_What the exercise asks_
Reproduce, word for word, the stretch of the Sporting club history below from "Sporting and the" through "ground until 2003.".

_Selected passage_
▼
Sporting and the Yugoslavian team Partizan both made history on 4 September 1955, as they played the first-ever UEFA Champion Clubs' Cup match. Sporting player João Martins scored the first-ever goal of the competition, on the 14th minute. The match ended in a 3–3 draw. Sporting also inaugurated their new venue, José Alvalade Stadium, on 10 June 1956, which would be their home ground until 2003.

In the 1960s, Sporting achieved continental success, winning the 1963–64 UEFA Cup Winners' Cup, defeating MTK Budapest of Hungary in the final. It was the only time a Portuguese team side won a UEFA Cup Winners' Cup title. The team entered the competition defeating Atalanta in the qualifying round, then past Cypriot club APOEL in what was the biggest win in a single UEFA competitions game to date: 16–1, a record that still stands today. On the next round, they lost 4–1 to Manchester United at Old Trafford in the first hand, but made a remarkable comeback at home, winning 5–0. In the semi-finals, Sporting eliminated Lyon, and in the end MTK Budapest, in a two-round final to win their first European title. The winning goal was scored by João Morais from a direct corner kick. The club reached the semi-finals of the Cup Winners' Cup in 1974, but lost to eventual winners 1. FC Magdeburg of East Germany.

First league title drought (1982–2000)
English manager Malcolm Allison arrived at Sporting in 1981, and under his guidance the club won the domestic double (league title and Portuguese cup), in 1982. In the years between 1982 and 2000, Sporting suffered from a drought of titles. Despite defeating rivals Benfica 4–0 on aggregate to win the Portuguese Super Cup in 1987, Sporting fans had to wait until 1995 to see their team win some silverware after beating Club Sport Marítimo 2–0 in the final of the 1995 Portuguese Cup. That victory granted Sporting a place in the following season's Portuguese Super Cup. After drawing 0–0 at José Alvalade Stadium and securing a 2–2 draw at Estádio das Antas, a replay match was held on 30 April 1996 at the Parc de Princes in Paris. Sporting won 3–0 with Sá Pinto scoring twice and Carlos Xavier scoring a stoppage time penalty. In the same 1995–96 season, Sporting also reached the Portuguese Cup Final but lost 3–1 to Benfica.
▲
_Listed entries_
▼
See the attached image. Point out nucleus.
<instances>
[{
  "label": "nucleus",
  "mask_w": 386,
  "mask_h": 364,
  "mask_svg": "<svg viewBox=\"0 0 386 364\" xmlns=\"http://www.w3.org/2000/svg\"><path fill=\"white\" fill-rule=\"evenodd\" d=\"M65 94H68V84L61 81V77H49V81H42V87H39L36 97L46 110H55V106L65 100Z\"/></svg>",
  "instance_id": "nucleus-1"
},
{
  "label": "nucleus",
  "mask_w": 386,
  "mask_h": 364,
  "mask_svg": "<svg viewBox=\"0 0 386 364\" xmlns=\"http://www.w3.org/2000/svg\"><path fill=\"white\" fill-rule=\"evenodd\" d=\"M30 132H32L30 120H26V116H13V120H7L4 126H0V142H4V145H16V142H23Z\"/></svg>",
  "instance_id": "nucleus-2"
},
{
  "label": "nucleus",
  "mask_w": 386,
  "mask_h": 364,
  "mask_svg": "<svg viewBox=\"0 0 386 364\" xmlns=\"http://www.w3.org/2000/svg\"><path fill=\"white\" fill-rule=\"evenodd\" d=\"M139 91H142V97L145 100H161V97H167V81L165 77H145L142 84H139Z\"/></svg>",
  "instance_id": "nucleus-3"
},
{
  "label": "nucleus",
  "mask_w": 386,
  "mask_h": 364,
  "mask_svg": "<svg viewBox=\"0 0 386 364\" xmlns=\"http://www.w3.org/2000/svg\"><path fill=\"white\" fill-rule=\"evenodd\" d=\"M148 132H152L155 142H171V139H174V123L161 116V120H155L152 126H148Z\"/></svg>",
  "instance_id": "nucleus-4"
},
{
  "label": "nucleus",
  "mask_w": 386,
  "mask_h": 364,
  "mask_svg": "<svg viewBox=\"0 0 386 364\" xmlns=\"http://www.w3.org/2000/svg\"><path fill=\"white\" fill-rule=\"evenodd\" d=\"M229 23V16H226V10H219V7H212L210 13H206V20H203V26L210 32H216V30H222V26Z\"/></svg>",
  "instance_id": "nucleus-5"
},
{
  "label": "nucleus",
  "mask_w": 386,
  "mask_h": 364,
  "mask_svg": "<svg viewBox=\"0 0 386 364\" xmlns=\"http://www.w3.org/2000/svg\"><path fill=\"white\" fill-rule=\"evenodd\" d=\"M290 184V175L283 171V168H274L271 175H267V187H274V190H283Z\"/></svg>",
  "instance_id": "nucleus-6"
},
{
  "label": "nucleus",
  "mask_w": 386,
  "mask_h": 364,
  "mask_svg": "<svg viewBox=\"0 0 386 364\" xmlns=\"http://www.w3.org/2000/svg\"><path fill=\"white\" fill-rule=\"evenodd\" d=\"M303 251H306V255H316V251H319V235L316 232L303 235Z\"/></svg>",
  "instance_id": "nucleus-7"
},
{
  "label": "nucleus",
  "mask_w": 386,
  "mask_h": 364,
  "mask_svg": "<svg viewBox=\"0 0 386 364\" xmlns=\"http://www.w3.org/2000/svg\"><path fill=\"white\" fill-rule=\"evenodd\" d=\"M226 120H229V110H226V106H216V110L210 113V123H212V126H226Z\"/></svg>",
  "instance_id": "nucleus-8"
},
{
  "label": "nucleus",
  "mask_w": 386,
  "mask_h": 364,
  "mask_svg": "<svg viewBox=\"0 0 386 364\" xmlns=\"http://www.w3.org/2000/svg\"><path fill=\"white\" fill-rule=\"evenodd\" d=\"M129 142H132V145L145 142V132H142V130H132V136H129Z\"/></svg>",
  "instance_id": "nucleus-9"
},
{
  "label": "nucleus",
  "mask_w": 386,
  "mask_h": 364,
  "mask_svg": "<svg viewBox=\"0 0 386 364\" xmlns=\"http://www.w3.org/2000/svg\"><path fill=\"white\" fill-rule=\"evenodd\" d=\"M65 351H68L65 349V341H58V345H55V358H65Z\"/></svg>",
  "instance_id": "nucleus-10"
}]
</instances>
▲
_Result of this exercise_
Sporting and the Yugoslavian team Partizan both made history on 4 September 1955, as they played the first-ever UEFA Champion Clubs' Cup match. Sporting player João Martins scored the first-ever goal of the competition, on the 14th minute. The match ended in a 3–3 draw. Sporting also inaugurated their new venue, José Alvalade Stadium, on 10 June 1956, which would be their home ground until 2003.